▶ _Reading text_
Obama warns against turning away the 'best and the brightest'

Without mentioning H-1B, Obama's says top foreign students should be welcomed in U.S.

At the White House jobs summit yesterday, President Barack Obama warned against closing the door on foreign students, calling them one of the country's "greatest competitive advantages."

It's possible, he said, that some of those who choose to stay in the U.S. could end up creating "extraordinary businesses" like Intel Corp.

Obama didn't mention H-1B visa specifically or cite any of the pending visa legislation in Congress on this matter, but in referring to foreign students as the "best and the brightest," Obama used a phrase widely repeated by H-1B supporters in defense of the visa, and by opponents as well, but with sarcasm.

Obama addressed the need to admit foreign students in response to a fairly broad query from a summit participant about the need to ease visa regulations for cultural and academic purposes.

"I think it is important for us not to get into a bunker mentality. That's not America's strength," Obama said, according to a White House transcript of the remarks. "Our strength has always been in saying yes to the rest of the world, inviting ideas and different cultures and commerce. We have not seen the same kinds of openness, I think, over the last several years that I'd like to see."

Addressing the issue of foreign students specifically, Obama said, that, "one of the great things about this country is we get the best and the brightest talent to study here, and once they study here they start enjoying the intellectual freedom and the entrepreneurship, they decide to stay, and they start new businesses. Suddenly you've got a whole new generation of folks who are creating Intel or other extraordinary businesses."

Obama added, "If those students start seeing a closed door, then we are losing what is one of our greatest competitive advantages."

Over the last two months, H-1B visa demand has been swelling again after lagging for several months. If demand continues to grow, the legal cap of 85,000 visas for the federal government's 2010 fiscal year will be reached in a matter of weeks, if not sooner.

H-1B visa demand typically tracks the economy's performance, and Friday's jobs report showing a loss of only 11,000 U.S. jobs in November, compared to 741,000 in January, may well explain why the pace of visa petitions has picked up. The White House called the November jobs numbers a "dramatic improvement" over recent months.

The increase in demand for H-1B visas may also be signaling renewed interest in offshore outsourcing by U.S. companies, and that could lead to domestic job cuts. Moreover, employers that have already cut U.S. workers may turn to overseas labor to help meet increasing demand, which in turn could increase demand for the visas by offshore companies.

At the same time, offshore outsourcing appears poised to pick up. A survey of 80 financial services firms conducted by NelsonHall, an outsourcing advisory company, found that that 37% of enterprises expect to increase their use of offshore outsourcers over the next year; offshore outsourcing activity had been relatively flat year over the past year.

Andy Efstathiou, director of the banking sourcing program at NelsonHall, said financial services companies need to increase their ability to meet transaction volumes while cutting costs.

Bank mergers are also leading financial services companies to send work offshore, at least temporarily, as they go through the process of integrating different businesses. Moreover, merger and acquisition activity also provides an opportunity to restructure processes so that some can be delivered remotely, added Efstathiou.

▶ _Action item 1_
In the article on Obama and foreign students, what is the legal cap on H-1B visas for the federal government's 2010 fiscal year?
▶ _Action item 2_
Quote the article on Obama and foreign students word for word, between "The increase in" and "by offshore companies.", inclusive.
▶ _Action item 3_
Turn the paragraph of the article on Obama and foreign students that begins "At the same time, offshore outsourcing" into a short list that keeps its main facts.
The data has nothing to do with this work.

▶ _Available data_
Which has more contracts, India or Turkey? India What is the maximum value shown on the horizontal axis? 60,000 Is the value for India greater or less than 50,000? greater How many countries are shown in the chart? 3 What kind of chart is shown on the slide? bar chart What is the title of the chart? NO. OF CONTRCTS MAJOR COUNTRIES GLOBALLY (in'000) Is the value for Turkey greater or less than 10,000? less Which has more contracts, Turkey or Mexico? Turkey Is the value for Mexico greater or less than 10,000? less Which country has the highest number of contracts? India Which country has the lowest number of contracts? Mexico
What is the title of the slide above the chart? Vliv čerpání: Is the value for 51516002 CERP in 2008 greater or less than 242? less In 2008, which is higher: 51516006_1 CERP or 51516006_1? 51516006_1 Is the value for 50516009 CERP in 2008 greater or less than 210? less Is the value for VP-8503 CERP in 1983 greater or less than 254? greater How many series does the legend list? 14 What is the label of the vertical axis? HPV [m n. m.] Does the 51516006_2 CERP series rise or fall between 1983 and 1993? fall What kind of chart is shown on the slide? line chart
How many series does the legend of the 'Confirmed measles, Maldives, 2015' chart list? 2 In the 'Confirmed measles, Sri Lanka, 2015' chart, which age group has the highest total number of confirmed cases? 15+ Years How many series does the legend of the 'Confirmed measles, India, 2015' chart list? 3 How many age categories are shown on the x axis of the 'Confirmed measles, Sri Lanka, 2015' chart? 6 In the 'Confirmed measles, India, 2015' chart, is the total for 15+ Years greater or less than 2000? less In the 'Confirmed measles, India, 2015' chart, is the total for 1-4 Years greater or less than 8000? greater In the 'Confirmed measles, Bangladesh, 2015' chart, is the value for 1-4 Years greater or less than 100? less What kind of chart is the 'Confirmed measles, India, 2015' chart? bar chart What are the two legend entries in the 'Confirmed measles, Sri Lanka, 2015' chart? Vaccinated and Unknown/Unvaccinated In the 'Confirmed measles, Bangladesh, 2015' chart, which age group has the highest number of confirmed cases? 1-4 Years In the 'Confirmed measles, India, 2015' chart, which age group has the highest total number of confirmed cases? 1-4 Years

▶ _Task response 1_
85,000 visas.

▶ _Task response 2_
The increase in demand for H-1B visas may also be signaling renewed interest in offshore outsourcing by U.S. companies, and that could lead to domestic job cuts. Moreover, employers that have already cut U.S. workers may turn to overseas labor to help meet increasing demand, which in turn could increase demand for the visas by offshore companies.

▶ _Task response 3_
- Offshore outsourcing looks set to rise.
- NelsonHall, an outsourcing advisory company, surveyed 80 financial services firms.
- 37% of those firms expect to use offshore outsourcers more over the next year.
- Offshore outsourcing activity had been fairly flat over the past year.